Password policy
Hashing algorithm
Section titled “Hashing algorithm”GateKeeper uses argon2id for all password hashing. Argon2id is the winner of the Password Hashing Competition and is recommended by OWASP for new applications.
The specific parameters used:
| Parameter | Value |
|---|---|
| Memory | 64 MB |
| Iterations | 3 |
| Parallelism | 4 |
| Output length | 32 bytes |
| Salt length | 16 bytes (random per hash) |
These match the OWASP recommended minimum for argon2id. They mean each password verification takes roughly 100-200ms on typical hardware, which is slow enough to make brute-force attacks impractical.
A new random salt is generated for every hash, so two users with the same password have different hashes in the database.
Minimum length
Section titled “Minimum length”Passwords must be at least 12 characters. This is enforced server-side on every code path that sets or verifies a password. There is no maximum length.

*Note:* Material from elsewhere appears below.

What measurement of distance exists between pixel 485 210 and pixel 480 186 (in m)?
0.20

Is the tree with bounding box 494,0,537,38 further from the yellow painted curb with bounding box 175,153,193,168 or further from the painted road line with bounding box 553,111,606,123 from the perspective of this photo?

There is no complexity requirement (uppercase, numbers, symbols). Length is a better predictor of password strength than complexity rules, and complexity requirements tend to produce patterns like Password1! that are predictable.
Forced password change
Section titled “Forced password change”When an admin creates a user or directly sets a password, the force_password_change flag is set. The user is redirected to /profile/password before they can access anything else, and they cannot skip this step.
After the user sets their own password, the flag is cleared.
Reset token security
Section titled “Reset token security”Password reset tokens are 32 bytes of cryptographically random data. GateKeeper stores the argon2id hash of the token, not the token itself. The hash uses a fixed salt (gatekeeper-reset-token-salt-v1xx) applied to the raw random bytes. Tokens expire in 30 minutes and are single-use.